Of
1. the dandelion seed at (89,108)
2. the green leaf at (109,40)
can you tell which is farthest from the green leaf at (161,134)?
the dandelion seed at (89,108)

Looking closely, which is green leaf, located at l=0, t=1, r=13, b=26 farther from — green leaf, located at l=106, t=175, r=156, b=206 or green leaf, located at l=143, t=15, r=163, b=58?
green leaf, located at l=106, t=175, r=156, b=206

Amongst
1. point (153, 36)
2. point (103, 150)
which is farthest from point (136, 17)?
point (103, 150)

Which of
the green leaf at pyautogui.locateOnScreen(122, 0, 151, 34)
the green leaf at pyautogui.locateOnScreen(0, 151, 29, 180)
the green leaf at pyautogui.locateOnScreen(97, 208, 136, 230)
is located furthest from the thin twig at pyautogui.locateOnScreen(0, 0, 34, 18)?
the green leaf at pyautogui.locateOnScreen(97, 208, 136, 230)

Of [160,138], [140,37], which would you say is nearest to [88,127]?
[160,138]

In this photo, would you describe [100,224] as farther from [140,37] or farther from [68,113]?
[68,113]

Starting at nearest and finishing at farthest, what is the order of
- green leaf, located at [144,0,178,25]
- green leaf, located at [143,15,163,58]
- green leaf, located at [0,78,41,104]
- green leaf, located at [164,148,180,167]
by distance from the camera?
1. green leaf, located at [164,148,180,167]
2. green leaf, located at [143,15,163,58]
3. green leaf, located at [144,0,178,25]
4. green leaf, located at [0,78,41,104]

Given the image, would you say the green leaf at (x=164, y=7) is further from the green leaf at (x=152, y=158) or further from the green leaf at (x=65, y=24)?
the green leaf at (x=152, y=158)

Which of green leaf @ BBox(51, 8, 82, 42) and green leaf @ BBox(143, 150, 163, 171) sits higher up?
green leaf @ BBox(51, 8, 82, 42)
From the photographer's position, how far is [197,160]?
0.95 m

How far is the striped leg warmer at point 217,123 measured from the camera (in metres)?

SHORT EXERCISE >>
Rewrite all the items above, putting "bare twig" in place of every "thin twig" and leaving everything else untouched.

RESULT OF THIS TASK >>
Of
1. the dandelion seed at (89,108)
2. the green leaf at (109,40)
can you tell which is farthest from the green leaf at (161,134)?
the dandelion seed at (89,108)

Looking closely, which is green leaf, located at l=0, t=1, r=13, b=26 farther from — green leaf, located at l=106, t=175, r=156, b=206 or green leaf, located at l=143, t=15, r=163, b=58?
green leaf, located at l=106, t=175, r=156, b=206

Amongst
1. point (153, 36)
2. point (103, 150)
which is farthest from point (136, 17)?
point (103, 150)

Which of
the green leaf at pyautogui.locateOnScreen(122, 0, 151, 34)
the green leaf at pyautogui.locateOnScreen(0, 151, 29, 180)
the green leaf at pyautogui.locateOnScreen(97, 208, 136, 230)
is located furthest from the bare twig at pyautogui.locateOnScreen(0, 0, 34, 18)?
the green leaf at pyautogui.locateOnScreen(97, 208, 136, 230)

Of [160,138], [140,37], which would you say is nearest to [88,127]?
[160,138]

In this photo, would you describe [100,224] as farther from [140,37] or farther from [68,113]?
[68,113]

Starting at nearest and finishing at farthest, what is the order of
- green leaf, located at [144,0,178,25]
- green leaf, located at [143,15,163,58]
- green leaf, located at [0,78,41,104]
- green leaf, located at [164,148,180,167]
by distance from the camera?
1. green leaf, located at [164,148,180,167]
2. green leaf, located at [143,15,163,58]
3. green leaf, located at [144,0,178,25]
4. green leaf, located at [0,78,41,104]

Given the image, would you say the green leaf at (x=164, y=7) is further from the green leaf at (x=152, y=158) or further from the green leaf at (x=65, y=24)?
the green leaf at (x=152, y=158)

Which of green leaf @ BBox(51, 8, 82, 42) and green leaf @ BBox(143, 150, 163, 171) sits higher up?
green leaf @ BBox(51, 8, 82, 42)
From the photographer's position, how far is [197,160]?
0.95 m

How far is the striped leg warmer at point 217,123 measured from the camera (in metres)?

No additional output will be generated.